Audiences everywhere are, inevitably, curious as to how exactly that came to be. But in China, the curiosity is off the charts. One of the things Buffett likes to remind audiences of is that when he was growing up -- long before Dad became America's economic oracle, adviser to Presidents and writer of op-eds reassuring a depressed nation that all is not lost -- his father was a supremely successful but largely anonymous investor. He was a regular guy who was known and revered only by the kind of folks who go to sleep with a copy of Graham and Dodd under their pillow. And he's basically the same guy now.
The curiosity in China is fed by the fact that when Peter's father announced he was giving away his considerable wealth to a foundation run by another supremely rich guy, Bill Gates, a lot of folks there had a single thought: "Why would he do that to his kids?" Mostly lost in translation was the fact that the elder Buffett was acting in accordance with his long-articulated position that he would give his kids "enough money so that they would feel they could do anything -- but not so much that they could do nothing."

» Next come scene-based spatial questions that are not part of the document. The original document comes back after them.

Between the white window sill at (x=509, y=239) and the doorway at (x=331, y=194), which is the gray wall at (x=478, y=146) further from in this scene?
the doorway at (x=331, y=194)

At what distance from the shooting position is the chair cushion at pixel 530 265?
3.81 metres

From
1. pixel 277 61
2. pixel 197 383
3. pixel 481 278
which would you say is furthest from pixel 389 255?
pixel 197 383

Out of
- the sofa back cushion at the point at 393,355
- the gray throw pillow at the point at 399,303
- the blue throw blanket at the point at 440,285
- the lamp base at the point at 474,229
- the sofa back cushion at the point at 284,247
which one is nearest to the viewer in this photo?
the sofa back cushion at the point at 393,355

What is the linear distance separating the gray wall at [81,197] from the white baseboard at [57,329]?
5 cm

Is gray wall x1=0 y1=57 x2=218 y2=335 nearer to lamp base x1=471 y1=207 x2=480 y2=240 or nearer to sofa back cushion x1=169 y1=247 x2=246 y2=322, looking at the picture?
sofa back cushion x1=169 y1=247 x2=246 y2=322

But curiosity alone wouldn't have resulted in the sale of 320,000 books. Something about Buffett's message "is definitely resonating with many young Chinese," says Zhang, his editor. That message is inextricable from Peter's biography. He tells audiences that from the time he can remember he always loved music. "My mother said I sang before I spoke," he told an interviewer for CCTV last spring. (His dad has been known to play a little ukulele.) A good student, he got into Stanford University, but was not particularly career-focused or interested in Graham and Dodd. For the first year and a half of college, he says, "I took everything that ended in 101 or -ology."
Then -- and here is where a young Chinese audience leans in, not quite believing what they are hearing -- he dropped out. He decided that he wanted to pursue a career in music. "It was right in front of my nose my whole life," he says. So he took a "small inheritance from my grandfather, bought an apartment in San Francisco, and tried to make a go of it." And his parents, he tells mostly stunned audiences, were fine with it. "They were encouraging but also made it clear that if you blow it -- well, good luck," says Buffett. Within two years he was confident he'd made the right choice: "By then I knew I could make a living in music."
The point, Buffett repeats in all his appearances in China, is that by quitting Stanford and trying to make a go of it in music, he was doing the same thing his father did. "My father knew early on what he loved to do, and he did it, and he's doing it to this day," he says. "So I tell audiences [in China] that my father and I do, in fact, do the same thing for a living. We both do what we love."
To American ears, this can sound trite. The cynic says, "Okay, c'mon, it's a lot easier to do whatever it is you want to do if Warren Buffett is your dad." But that's not how most Chinese audiences react. Most audiences in China are gobsmacked -- and for reasons that are perfectly understandable. The outside world sees China as a rising economic power, a nation with seemingly irreversible economic momentum. That may be true enough. But for all its gaudy economic statistics, on the inside the country is also an economic pressure cooker. Children with aspirations for college put in 14 to 18 hours a day studying, desperate to get accepted to a good university. If they get in, they have to pick a major early. They're on an up escalator -- which, true enough, is better than not being on one -- and they can't get off. If a student graduates and lands a desirable job, he or she often doesn't get paid particularly well and has to put in long hours. To top it off, many of today's younger workers are children of China's one-child policy, which means that they alone are responsible for taking care of their parents when they retire. In short, says, Edward Bell, an executive at Ogilvy & Mather in Shanghai who has studied the twentysomething Chinese in depth, "this is a generation that has to sprint just to stay even. I call it Generation Stress."
It's precisely that angst that Peter Buffett taps into. That's why Tian Li Feng, like a lot of Chinese young professionals, isn't particularly surprised by its success. He graduated from business school a year ago in Beijing, a finance major who now works for the Bank of Communications in China, a large state-owned bank. A big fan of Peter's father -- "I think I've read all the books about him," he says -- he went to see Peter Buffett speak this past spring, not quite knowing what to expect. "I was touched," he says. "Particularly when he spoke about leaving Stanford to pursue his music." Shaking his head, he adds, "Such a prestigious school."
Buffett understands that the experiences he writes about, and the impulses that drove his career, are uniquely American. He also is self-effacing and secure enough to acknowledge that if his name were Smith or Jones, no one in China would be interested. But China novice or not, when he says that "it seems as if this place is moving at such light speed that a lot of young people don't get a chance to have a second thought," he's right.
"I don't think my parents would ever let me do [what he did]," says Tian, the banker. "But maybe someday," he adds softly, "my own child can have that choice." If so, Peter might leave as rich a legacy in China as his dad.